✨Histogram Thresholding

Histogram thresholding is a classical image segmentation algorithm. The idea is pretty straightforward. We set an intensity threshold in between the background and intersted tissues (foreground) to segement tissues from the image.

• Decide a threshold (based on the histogram). Then for all pixels in the image, label as class 1 or class 0 if greater or less than the threshold

Ostu Thresholding

Basic global histogram thresholding algorithm. Ostu assumes that distribution characteristics for foreground and background are approximately equal, except for their means.

Assumptions:

• Histogram(andtheimage)are bimodal.

• No use of spatial coherence.

• Assumes uniform illumination, so the bimodal brightness behavior arises from object appearance differences only.

Find the threshold that minimizes the weighted within-class variance == maximizes the between-class variance

The within-class variance is calculated as follows: $\sigma_W^2=W_b\sigma_b^2+W_f\sigma_f^2$,

$W_b$ is the weight, $\mu_b$ is the mean, $\sigma_b^2$ is the variance for background;

$W_f$ is the weight, $\mu_f$ is the mean, $\sigma_f^2$ is the variance for foreground.

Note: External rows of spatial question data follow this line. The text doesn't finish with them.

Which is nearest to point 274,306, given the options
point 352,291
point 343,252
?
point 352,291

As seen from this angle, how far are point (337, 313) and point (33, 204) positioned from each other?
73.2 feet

Ostu visualization (adapted from Wikipedia)

Given a histogram with $n$ bins, for $1\leq i \leq n$, we select the left $i$ bins as background (it doesn't matter we call it background or foreground, the idea is we select these a group), and the remaining $n-i$ bins as foreground, then to calculate within-class variance.

% img is the input image, inten_hist is the intensity histogram of img
function [img]=OstuThresholding(img, inten_hist)
number=inten_hist.NumBins;
temp_var=Inf;
temp_T=-1;
for i=1:number-1
    % calculate the weight
    weight_one=sum(inten_hist.Values(1:i),"all");
    weight_two=sum(inten_hist.Values(i+1:number),"all");
    % calculate the mean
    mean_one=sum(inten_hist.Values(1:i).*linspace(1,i,i)./weight_one,"all");
    mean_two=sum(inten_hist.Values(i+1:number).*linspace(i+1,number,number-i)./weight_two,"all");
    % calculate the variance
    variance_one=sum((linspace(1,i,i)-mean_one).^2.*inten_hist.Values(1:i)./weight_one,"all");
    variance_two=sum((linspace(i+1,number,number-i)-mean_two).^2.*inten_hist.Values(i+1:number)./weight_two,"all");
    w_one=mean(inten_hist.Values(1:i));
    w_two=mean(inten_hist.Values(i+1:number));
    % calculate the within-class variance
    withinclass_var=w_one*variance_one+w_two*variance_two;
    if withinclass_var<temp_var
        temp_var=withinclass_var;
        temp_T=i;
    end
end
% set the threshold
ostu_bar=inten_hist.BinEdges(temp_T+1);
% segment the image based on ostu threshold
img(img<ostu_bar)=0;
img(img>=ostu_bar)=1;

Input Image

In this demo, Ostu thresholding performs well and segment the tissue from the background successfully.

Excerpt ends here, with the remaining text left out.